I've had good luck with Equimax in goats. I don't worry about overdosing with it so much since it is an Ivermectrin base and still follow the 2-3x guideline when it comes to dosing.


----------



## capriola-nd (Jul 6, 2008)

*Re: EQUIMAX...anyone used this?*

Where do u find this EquiMax? Feed stores?


----------



## RunAround (Feb 17, 2008)

*Re: EQUIMAX...anyone used this?*

Yep, it's labeled for horses.


----------



## sixshooterfarm (Oct 18, 2007)

Wow that is crazy, I know my feed store carries it so I guess I am gonna go get some of that stuff!!


----------



## liz (Oct 5, 2007)

Thats good that you had great results....just remember to dose them again 10 days after the first, to be sure you got the ones missed.

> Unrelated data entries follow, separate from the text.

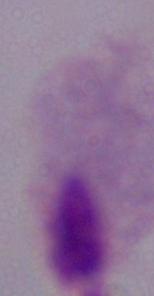

Photomicrograph. A trichomonad is shown. 1000x magnification.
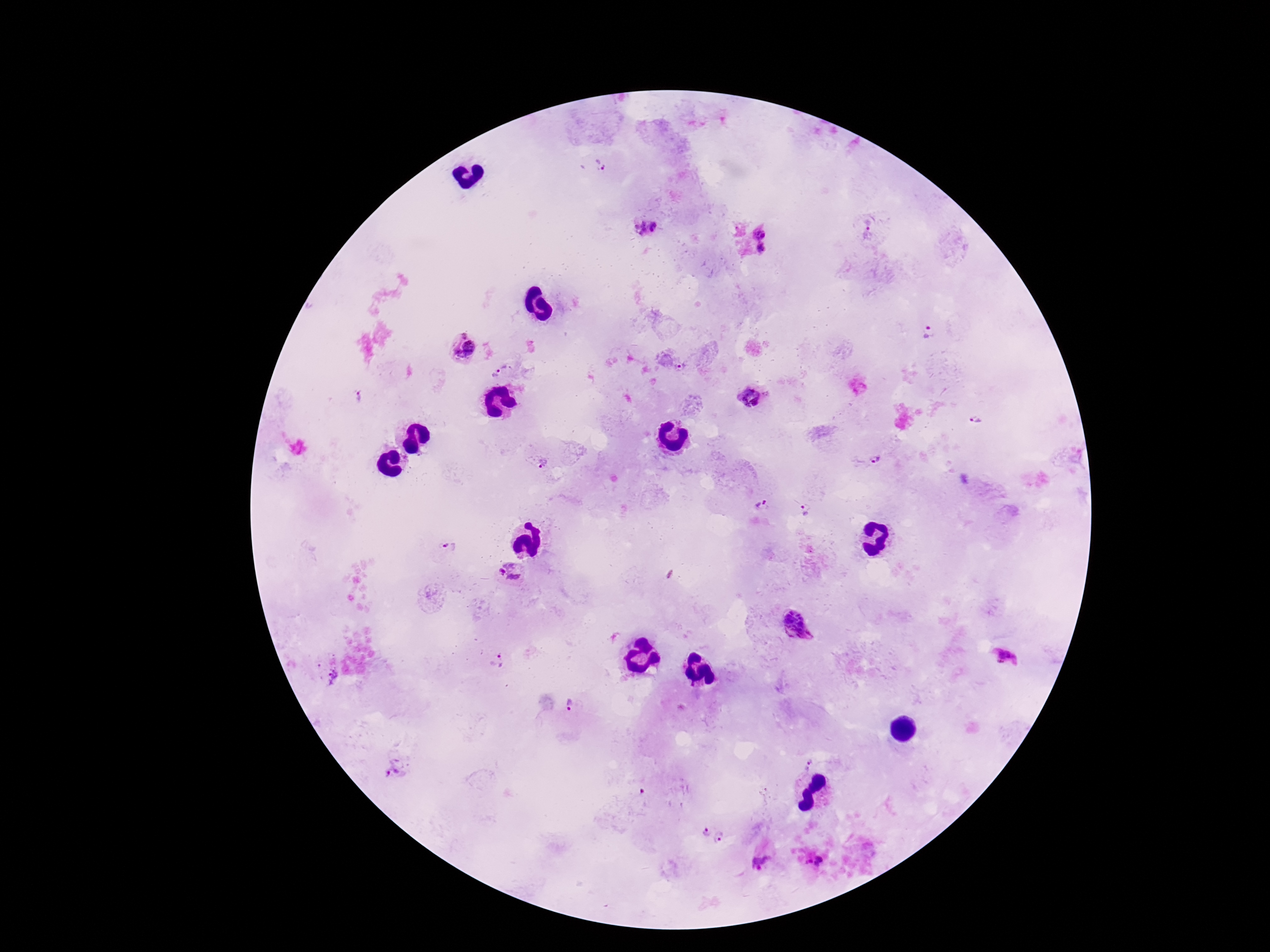
image size = 1270×952 pixels
capture = smartphone camera through the microscope eyepiece
stain = Giemsa
Plasmodium parasite locations = approximate centers as [x, y] in pixels: [599, 165], [869, 225], [645, 226], [638, 227], [654, 227], [642, 233], [761, 233], [761, 248], [928, 332], [463, 337], [471, 349], [457, 353], [680, 366], [500, 370], [766, 394], [749, 396], [360, 397], [976, 420], [875, 460], [542, 464], [762, 506], [802, 512], [450, 546], [511, 564], [502, 572], [513, 578], [799, 624], [1007, 657], [503, 660], [333, 677], [570, 707], [809, 763], [394, 768], [707, 832], [720, 837], [819, 859], [760, 862]
patient malaria status = infected
field of view = single
magnification = 100x
preparation = thick blood smear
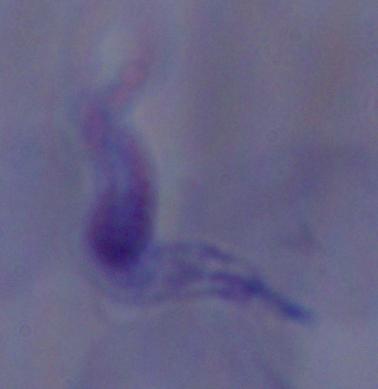 A trypanosome is seen. Photomicrograph. 1000x magnification.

Guess now that I see it worked for you...I can use it when TSC is out of the Ivercare, Thanks for posting the ????? about it. :greengrin:


----------



## StaceyRosado (Oct 5, 2007)

ok if it is ivermectin based then you must have had roundworms and not tapeworms as ivermectin does not get rid of tapeworms


----------



## FunnyRiverFarm (Sep 13, 2008)

It has invermectin and praziquantel...I know the praziquantel is for tapeworms because it is the same thing that was in my de-tapeworming stuff for dogs. And yeah...they were definitely tape worms...blehhk!


----------



## StaceyRosado (Oct 5, 2007)

ok that makes more sense then


----------



## RunAround (Feb 17, 2008)

I was looking at that and Zimectrin Gold. Looks like Equimax has a higher concentration of everything in it compared to the Zimectrin Gold. Just and fyi for if anyone gets the gold, you might need to give more of it. It's weird because they are both for horses.... :? 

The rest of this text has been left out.